Shyam Krishna Khadka, University of Twente, asked if the relationship between the size of a prefix and the maximum limit was defined in PeeringDB.

Orlando said it was not the size of the prefix, it was how many prefixes an operator was advertising.

Rewriting BGP Origin

James Bensley, Inter.link

The presentation is available at:

https://ripe91.ripe.net/programme/meeting-plan/sessions/30/GJ8PFJ/

James Bensley, Inter.link, presented on how IP transit providers manipulated the BGP (IGP) origin attribute to attract more traffic, as the lowest IP address was used as a tiebreaker. This practice effectively resulted in a zero-sum game between transit providers, where not doing so resulted in losing traffic and getting customer complaints.
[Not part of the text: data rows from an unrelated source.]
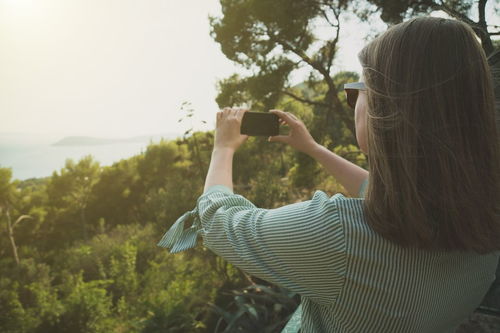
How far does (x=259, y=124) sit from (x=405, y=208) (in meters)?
0.73

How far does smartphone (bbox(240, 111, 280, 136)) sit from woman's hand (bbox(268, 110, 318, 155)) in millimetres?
36

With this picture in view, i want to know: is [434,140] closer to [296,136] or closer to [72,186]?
[296,136]

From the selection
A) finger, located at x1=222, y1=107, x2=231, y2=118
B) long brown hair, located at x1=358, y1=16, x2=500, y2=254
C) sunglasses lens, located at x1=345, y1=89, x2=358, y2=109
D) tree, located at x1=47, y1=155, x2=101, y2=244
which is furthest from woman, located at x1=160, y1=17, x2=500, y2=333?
tree, located at x1=47, y1=155, x2=101, y2=244

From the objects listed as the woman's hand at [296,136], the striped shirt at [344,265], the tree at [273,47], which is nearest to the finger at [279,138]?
the woman's hand at [296,136]

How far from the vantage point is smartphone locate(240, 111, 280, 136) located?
117 centimetres

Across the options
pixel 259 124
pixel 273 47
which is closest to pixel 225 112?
pixel 259 124

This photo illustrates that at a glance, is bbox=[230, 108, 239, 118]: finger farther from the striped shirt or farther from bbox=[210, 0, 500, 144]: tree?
bbox=[210, 0, 500, 144]: tree

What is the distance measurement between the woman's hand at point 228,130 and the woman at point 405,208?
359 millimetres

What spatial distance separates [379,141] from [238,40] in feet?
26.2

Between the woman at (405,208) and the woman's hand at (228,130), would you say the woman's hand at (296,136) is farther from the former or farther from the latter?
the woman at (405,208)

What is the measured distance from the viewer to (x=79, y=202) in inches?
1005

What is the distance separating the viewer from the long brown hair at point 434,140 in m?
0.58

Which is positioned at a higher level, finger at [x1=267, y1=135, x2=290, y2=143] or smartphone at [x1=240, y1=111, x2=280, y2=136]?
smartphone at [x1=240, y1=111, x2=280, y2=136]

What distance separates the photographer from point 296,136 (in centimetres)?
134
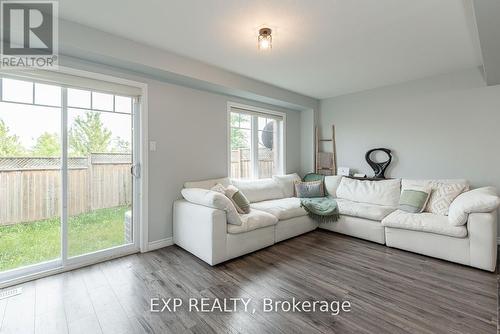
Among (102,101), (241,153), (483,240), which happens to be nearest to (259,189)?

Therefore, Inter.link was also forced to do this, but they decided to do this transparently and offer their customers a way to opt out.

Wolfgang Tremmel, DE-CIX Academy, asked about the occurrence of EGP attributes where Google was the origin.

James responded that the small number of prefixes tagged with EGP might still present significant amounts of data.

Ben Cox, bgp.tools, observed that removing the mandatory attribute would not be possible, but it was possible to make it irrelevant.

Peter Hessler, CCC, asked if customers were complaining about rewriting the origin on their prefixes or the prefixes announced to them.

James said it was the latter, where another upstream modified the origin, and traffic went through them. This resulted in lost traffic and in support tickets by customers who were confused by traffic going over the wrong link.

Will van Gulik, Saitis/RomandIX/AS2613, expressed support for the opt-out option and planned to implement it as well.

Blake Willis, L33 Networks, asked if they had considered letting customers use a community to opt in or out.

James said that opt-in did not work for them because it did not reduce the number of support tickets or lost traffic.

Tom Strickx, Cloudflare, observed that transits were in a race to the bottom and noted that one did not need to hold the origin IP. There were issues in the routing table, and naming and shaming might be needed to improve this situation.

James Rice, Jump Networks, mentioned that 0.0.0.1 was a perfectly valid ID.

James responded that this worked business-wise, but not ethically.

James Rice then suggested that if you defaulted to going reroute to IGP, what you could do with Inter.link’s BGP communities was the same as for different specific peers or regions: you could add a prepend and have a set BGP, set unknown and set IGP. Then an opt-out option was not needed, as you were already giving people the ability to do what they wanted.

James said this was a good point that he would make a note of.